List every line of the rows below that contains the string "column". Case counts.

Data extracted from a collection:
════════════════════

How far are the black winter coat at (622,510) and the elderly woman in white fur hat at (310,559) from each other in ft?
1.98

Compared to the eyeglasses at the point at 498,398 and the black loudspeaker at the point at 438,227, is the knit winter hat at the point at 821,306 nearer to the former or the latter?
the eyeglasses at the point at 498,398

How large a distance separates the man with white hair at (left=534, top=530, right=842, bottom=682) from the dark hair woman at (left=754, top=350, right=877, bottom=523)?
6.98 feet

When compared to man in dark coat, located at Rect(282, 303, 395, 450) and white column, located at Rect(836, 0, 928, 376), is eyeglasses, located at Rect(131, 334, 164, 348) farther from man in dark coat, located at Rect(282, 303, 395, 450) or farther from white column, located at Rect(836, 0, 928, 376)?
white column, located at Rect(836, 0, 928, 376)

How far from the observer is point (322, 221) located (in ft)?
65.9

════════════════════

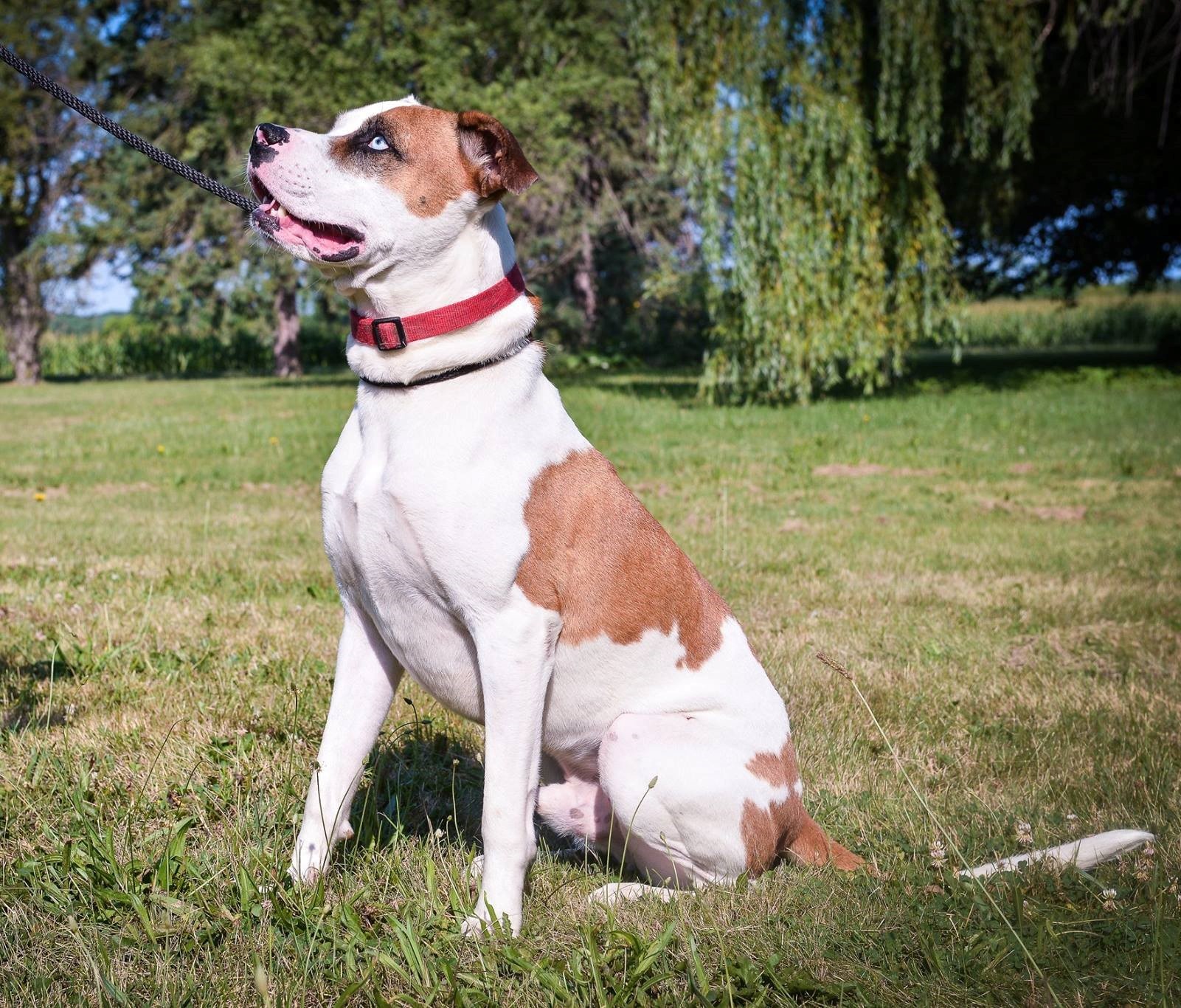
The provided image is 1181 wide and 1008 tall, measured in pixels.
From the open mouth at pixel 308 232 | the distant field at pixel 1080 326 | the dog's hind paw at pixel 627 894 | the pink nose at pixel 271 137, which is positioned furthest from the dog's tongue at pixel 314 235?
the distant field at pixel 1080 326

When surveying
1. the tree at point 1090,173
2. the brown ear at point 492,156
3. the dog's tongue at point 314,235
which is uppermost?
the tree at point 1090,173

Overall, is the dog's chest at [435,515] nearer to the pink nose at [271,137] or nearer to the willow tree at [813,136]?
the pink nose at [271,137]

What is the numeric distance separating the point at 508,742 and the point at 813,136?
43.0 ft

════════════════════

SOLUTION ::
When compared to man in dark coat, located at Rect(282, 303, 395, 450) and white column, located at Rect(836, 0, 928, 376), is eyeglasses, located at Rect(131, 334, 164, 348) farther from man in dark coat, located at Rect(282, 303, 395, 450) or farther from white column, located at Rect(836, 0, 928, 376)?
white column, located at Rect(836, 0, 928, 376)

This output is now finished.